Cela signifie aussi la fin de l’opposition de durabilité et scalabilité, la fin de l’opposition du capitalisme et du respect de la planète. On peut scaler en respectant l’humain si on scale vers la transparence. Le transparent permet de valider à lui seul 3 des 17 objectifs de l’ONU pour atteindre le développement durable en 2030. La transparence résout les problématiques de “bonne santé, bien-être”, “travail décent et croissance économique” et “consommation et production responsables” en apportant une approche raisonnée et positive. L’ONU estime à 380 millions le nombre d’emplois créés d’ici 2030 pour remplir tous ces objectifs ; ça fait 67 million d’emplois pour les 3 objectifs liés à la transparence. 67 millions d’emplois, c’est tout autant de croissance pour ces nouveaux salariés, ou une croissance retrouvée pour des emplois qui se sont transférés sur ces nouvelles compétences.
Alors quand je vous disais en ouverture que pour casser internet il fallait un bébé et un chaton, je n’avais pas tout à fait tort. Au delà du coté " cute " et mignon d’une marque comme Joone, nous défendons surtout un cercle économique hyper vertueux, qui n’accepte aucun compromis le long de sa chaine de valeurs : nous faisons des produits sains, en toute transparence, avec des partenaires français qui paient leurs impôts en France, dans des entreprises partenaires qui participent au rayonnement économique régional, pour des clients qui sont heureux et en confiance avec qui notre équipe a créé un lien hyper fort, une équipe très positive, très soudée, animée par nos valeurs communes mais surtout à la fin, Jonne ce n’est pas une petite association, mais une belle équation économique. Preuve que l’on peut être 100% vertueux et " scaler " très fort.
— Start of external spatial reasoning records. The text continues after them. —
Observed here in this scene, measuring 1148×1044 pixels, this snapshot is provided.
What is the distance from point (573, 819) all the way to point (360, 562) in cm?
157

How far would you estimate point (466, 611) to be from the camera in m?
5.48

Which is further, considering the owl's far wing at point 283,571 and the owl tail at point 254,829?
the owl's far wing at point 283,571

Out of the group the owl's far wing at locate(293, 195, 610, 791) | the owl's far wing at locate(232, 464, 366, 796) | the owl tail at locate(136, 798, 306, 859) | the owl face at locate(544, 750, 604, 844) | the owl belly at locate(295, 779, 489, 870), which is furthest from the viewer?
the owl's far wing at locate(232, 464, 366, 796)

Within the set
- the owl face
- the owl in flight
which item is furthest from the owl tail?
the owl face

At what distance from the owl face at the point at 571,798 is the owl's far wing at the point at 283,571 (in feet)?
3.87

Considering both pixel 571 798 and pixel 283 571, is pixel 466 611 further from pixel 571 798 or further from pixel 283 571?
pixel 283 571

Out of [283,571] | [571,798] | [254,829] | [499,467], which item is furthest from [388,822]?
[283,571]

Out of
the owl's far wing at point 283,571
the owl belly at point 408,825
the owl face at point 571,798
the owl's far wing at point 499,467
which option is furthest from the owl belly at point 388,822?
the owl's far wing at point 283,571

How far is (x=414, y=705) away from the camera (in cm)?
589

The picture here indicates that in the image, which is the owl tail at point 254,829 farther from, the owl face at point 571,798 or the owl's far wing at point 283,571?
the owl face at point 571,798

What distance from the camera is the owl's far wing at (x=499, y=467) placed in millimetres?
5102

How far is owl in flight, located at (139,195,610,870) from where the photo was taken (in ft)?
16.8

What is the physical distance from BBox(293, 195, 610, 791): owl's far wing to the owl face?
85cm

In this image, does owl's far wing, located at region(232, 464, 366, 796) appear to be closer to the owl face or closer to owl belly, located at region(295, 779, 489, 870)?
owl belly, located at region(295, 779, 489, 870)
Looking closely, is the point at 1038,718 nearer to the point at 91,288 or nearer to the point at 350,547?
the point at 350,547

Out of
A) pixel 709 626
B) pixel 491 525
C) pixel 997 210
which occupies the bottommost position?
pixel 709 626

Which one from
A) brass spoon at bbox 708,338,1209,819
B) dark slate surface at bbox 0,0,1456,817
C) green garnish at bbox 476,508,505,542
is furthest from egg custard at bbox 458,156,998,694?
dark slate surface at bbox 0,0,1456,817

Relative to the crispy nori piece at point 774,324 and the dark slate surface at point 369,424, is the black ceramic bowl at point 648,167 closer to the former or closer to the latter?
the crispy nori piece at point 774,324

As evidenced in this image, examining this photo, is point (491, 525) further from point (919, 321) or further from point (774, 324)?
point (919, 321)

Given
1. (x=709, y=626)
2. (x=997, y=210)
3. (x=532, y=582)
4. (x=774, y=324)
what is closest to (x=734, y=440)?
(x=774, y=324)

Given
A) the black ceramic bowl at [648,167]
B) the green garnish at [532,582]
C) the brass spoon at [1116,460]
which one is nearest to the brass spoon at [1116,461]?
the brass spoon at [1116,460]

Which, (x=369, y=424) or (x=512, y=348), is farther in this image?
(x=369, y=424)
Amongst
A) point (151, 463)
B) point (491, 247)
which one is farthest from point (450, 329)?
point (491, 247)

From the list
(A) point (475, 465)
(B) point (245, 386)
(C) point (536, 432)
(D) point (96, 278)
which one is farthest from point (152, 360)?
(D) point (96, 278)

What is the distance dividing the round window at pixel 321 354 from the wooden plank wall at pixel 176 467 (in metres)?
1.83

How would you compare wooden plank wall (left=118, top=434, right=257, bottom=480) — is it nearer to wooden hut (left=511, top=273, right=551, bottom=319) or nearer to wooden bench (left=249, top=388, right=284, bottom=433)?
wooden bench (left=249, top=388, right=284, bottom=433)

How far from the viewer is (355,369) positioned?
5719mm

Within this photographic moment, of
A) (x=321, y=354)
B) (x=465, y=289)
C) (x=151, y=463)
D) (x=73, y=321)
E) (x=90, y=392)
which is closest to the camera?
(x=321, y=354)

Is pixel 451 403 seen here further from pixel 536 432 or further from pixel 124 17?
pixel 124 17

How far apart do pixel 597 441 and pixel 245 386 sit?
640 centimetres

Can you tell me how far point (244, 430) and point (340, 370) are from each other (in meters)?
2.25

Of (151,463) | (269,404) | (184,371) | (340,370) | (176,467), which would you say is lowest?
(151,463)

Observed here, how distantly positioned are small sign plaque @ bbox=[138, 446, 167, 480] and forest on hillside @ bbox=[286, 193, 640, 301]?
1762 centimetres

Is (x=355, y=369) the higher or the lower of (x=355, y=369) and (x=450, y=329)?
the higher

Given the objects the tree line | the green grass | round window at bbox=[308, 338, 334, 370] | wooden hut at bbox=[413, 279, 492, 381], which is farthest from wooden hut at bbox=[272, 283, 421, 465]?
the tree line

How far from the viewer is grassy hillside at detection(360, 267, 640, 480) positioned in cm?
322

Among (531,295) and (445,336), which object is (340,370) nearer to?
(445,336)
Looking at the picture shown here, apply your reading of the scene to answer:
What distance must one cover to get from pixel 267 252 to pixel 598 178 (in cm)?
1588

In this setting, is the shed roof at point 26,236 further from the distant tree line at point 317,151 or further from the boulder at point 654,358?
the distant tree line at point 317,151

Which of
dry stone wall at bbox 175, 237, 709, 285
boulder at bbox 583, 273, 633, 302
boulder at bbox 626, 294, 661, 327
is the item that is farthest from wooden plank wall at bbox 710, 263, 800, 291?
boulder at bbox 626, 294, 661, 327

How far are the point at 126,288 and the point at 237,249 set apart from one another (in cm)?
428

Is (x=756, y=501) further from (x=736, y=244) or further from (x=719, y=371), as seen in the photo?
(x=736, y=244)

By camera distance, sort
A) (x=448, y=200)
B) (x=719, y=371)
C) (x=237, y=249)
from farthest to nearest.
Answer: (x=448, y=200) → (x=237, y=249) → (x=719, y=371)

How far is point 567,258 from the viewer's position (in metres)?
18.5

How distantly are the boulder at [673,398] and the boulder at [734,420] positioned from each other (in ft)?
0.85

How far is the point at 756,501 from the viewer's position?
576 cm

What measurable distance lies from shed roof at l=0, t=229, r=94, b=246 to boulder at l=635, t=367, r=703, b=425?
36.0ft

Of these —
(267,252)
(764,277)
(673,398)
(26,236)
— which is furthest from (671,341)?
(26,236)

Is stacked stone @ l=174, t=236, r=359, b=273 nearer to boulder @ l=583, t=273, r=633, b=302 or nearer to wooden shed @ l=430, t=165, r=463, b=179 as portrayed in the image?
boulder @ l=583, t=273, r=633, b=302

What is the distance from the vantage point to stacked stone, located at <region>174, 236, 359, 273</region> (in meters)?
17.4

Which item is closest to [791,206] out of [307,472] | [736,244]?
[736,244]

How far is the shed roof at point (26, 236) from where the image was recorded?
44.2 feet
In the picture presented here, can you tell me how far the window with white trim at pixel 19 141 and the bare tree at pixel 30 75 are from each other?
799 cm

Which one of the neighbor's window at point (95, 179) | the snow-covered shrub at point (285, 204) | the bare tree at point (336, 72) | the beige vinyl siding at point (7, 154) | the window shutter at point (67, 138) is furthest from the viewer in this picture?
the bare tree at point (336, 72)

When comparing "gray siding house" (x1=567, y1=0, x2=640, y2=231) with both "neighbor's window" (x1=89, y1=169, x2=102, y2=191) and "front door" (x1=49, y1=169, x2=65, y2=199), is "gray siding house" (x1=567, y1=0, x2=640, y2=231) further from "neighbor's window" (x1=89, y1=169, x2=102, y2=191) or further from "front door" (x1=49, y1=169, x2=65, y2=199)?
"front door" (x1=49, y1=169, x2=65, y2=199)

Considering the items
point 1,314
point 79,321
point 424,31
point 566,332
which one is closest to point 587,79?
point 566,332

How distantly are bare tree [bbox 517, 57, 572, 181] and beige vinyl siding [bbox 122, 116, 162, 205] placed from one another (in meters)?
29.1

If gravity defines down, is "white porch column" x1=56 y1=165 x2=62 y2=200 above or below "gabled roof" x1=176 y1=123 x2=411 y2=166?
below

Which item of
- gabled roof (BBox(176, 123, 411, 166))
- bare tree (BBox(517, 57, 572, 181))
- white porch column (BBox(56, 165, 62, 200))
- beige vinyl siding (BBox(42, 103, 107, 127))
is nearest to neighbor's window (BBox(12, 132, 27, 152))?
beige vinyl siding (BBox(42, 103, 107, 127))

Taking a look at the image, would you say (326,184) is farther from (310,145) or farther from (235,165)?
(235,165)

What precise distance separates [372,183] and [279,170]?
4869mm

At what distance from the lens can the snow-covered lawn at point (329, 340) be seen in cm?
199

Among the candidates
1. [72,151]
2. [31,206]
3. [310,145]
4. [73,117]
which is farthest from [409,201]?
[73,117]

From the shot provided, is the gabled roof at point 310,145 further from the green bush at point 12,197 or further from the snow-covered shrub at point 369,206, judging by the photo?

Tout ça m’amène à croire très fortement que l’avenir du produit ne passera pas par une scalabilité numéraire (produire toujours plus, toujours plus vite, toujours moins cher) mais par une eco-scalabilité, une scalabilité vertueuse, qui aura un impact positif sur le monde, et surtout qui pourra, je l’espère, redéfinir le capitalisme vers sa forme la plus vertueuse et holistique.